**Quoted passage**
□ □ □

If you happen to drive from Teen Talwar to Fawara Chowk, you may come across traffic policemen wearing new grey uniforms and a big smile.
This is because the traffic department has changed the colour of the uniform to give the policemen a fresh start. “The old white uniform has become a symbol of corruption,” said Karachi police chief AIG Ghulam Qadir Thebo. The department is also making the policemen attend trainings on having a positive attitude and talking politely to citizens.
According to Thebo, he moved the proposal nearly a year ago in which he demanded the authorities change the uniform to a white shirt and grey trousers. However, what they ended up with were completely grey uniforms.
Initially, the uniforms will be worn by the policemen deployed on Corridor III, which comprises the main road going from Teen Talwar all the way to Fawara Chowk, including Sharae Faisal, said Thebo. After this initial deployment of 10 days, the police will take feedback from the citizens and then extend the programme to the rest of the city.

□ □ □

**Your instructions**
Please continue the article about Karachi's new grey traffic police uniforms, picking up after its last sentence. The data that comes after this article is from an unrelated source.

□ □ □

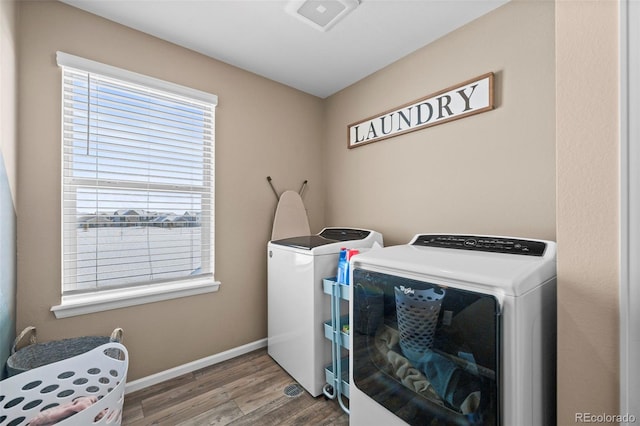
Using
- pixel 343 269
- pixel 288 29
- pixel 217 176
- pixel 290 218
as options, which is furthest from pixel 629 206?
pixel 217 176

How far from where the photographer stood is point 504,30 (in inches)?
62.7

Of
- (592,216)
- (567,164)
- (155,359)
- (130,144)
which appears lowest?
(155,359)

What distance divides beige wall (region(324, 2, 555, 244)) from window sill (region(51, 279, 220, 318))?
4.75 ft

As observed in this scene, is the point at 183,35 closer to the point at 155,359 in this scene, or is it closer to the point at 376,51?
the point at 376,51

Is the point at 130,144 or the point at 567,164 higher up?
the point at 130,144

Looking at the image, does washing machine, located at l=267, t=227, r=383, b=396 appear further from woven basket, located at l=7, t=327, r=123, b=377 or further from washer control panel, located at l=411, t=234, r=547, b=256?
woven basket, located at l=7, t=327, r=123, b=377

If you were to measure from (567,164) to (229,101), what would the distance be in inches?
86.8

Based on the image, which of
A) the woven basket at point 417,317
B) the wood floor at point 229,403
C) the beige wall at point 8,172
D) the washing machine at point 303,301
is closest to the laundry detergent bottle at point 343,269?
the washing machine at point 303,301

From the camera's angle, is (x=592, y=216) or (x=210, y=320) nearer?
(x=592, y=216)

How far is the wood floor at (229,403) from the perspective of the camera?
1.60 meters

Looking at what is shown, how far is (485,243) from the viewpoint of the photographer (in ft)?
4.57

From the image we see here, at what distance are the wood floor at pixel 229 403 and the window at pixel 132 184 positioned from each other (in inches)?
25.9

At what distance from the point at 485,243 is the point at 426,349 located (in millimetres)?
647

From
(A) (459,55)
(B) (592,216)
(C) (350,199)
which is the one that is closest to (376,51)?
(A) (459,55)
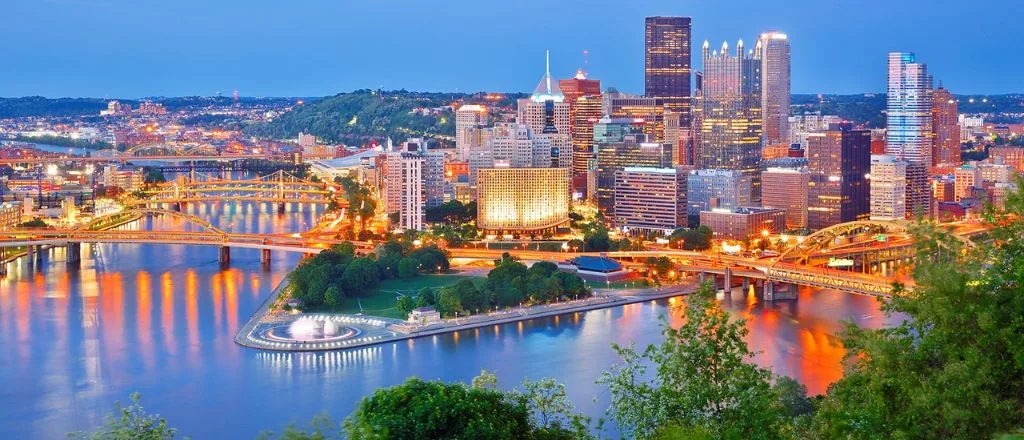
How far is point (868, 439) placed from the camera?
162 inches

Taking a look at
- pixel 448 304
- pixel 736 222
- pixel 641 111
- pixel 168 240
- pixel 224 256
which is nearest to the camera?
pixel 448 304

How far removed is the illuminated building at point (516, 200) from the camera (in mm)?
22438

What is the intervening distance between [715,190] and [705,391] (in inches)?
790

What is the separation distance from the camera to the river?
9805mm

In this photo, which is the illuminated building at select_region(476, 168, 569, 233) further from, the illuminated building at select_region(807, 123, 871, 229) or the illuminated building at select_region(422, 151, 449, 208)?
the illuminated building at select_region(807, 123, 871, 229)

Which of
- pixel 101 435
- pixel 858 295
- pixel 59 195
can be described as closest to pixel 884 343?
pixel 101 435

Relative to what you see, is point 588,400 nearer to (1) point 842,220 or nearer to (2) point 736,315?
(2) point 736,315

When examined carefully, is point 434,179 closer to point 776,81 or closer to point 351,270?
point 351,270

□ □ □

**Response**
These changes are all part of Thebo’s plans to revamp the police structure. “With the new colour, we pledge zero corruption and no bribe,” he promised. He added that they will ensure that the traffic police change their behaviour towards the citizen and become friendly. The officials will continue to monitor them. “We will also bring in the new and young blood in the force with new incentives,” he said.
The wives of the traffic constables are definitely happier with the new uniforms. “I was sick and tired of washing my husband’s white khakis every day,” admitted Sadia, wife of Tipu Sultan traffic police station’s head council, Jawed Ahmed. “No matter how expensive the washing powder, I could never get rid of the dusty stains.”
The constables would get Rs120 a month as washing allowance for their crisp white uniforms, pointed out a traffic constable on the condition of anonymity. “Tell me which washing powder in the city costs Rs120?” he asked, smiling.
The constable had been serving the traffic department for the last 25 years and has yet to see any significant changes in their institution. “The government should change the structure of the police hospital before changing the colour of our khakis,” he said.
Sadia’s husband Ahmed also had his reservations with the new uniforms as they felt their meagre salaries should be a bigger concern for the department. “It would have been better if the government had increased our salaries, rather than providing us new uniforms,” he said.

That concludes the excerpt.